(Records supplied Opens)

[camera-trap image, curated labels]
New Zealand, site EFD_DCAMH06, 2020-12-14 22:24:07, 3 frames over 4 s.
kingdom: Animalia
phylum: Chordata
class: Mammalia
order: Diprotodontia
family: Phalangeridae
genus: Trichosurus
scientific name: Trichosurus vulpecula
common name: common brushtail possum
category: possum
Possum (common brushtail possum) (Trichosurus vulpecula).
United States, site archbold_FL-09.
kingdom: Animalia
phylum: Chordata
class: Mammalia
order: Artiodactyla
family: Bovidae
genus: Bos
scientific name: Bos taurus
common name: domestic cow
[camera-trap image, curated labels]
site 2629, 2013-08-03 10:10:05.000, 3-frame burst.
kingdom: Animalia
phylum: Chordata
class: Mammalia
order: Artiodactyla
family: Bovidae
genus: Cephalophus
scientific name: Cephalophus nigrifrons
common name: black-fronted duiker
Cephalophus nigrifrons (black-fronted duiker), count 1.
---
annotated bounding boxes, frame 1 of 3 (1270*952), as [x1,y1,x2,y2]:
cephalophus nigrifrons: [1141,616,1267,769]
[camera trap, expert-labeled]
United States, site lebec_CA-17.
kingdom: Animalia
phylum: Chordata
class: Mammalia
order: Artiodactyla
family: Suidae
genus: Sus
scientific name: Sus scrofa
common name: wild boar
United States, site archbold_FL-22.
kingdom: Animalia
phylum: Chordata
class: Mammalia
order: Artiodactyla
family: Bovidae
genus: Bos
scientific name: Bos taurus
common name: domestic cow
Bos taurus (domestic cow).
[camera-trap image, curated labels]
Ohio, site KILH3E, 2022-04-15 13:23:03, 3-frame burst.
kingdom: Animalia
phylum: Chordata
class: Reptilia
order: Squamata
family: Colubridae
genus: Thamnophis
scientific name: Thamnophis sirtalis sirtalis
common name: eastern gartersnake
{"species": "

(Records supplied Closes)

-- The problem --
Read the data above and pull out each line that holds the string "scientific".

-- Expected answer --
scientific name: Trichosurus vulpecula
scientific name: Bos taurus
scientific name: Cephalophus nigrifrons
scientific name: Sus scrofa
scientific name: Bos taurus
scientific name: Thamnophis sirtalis sirtalis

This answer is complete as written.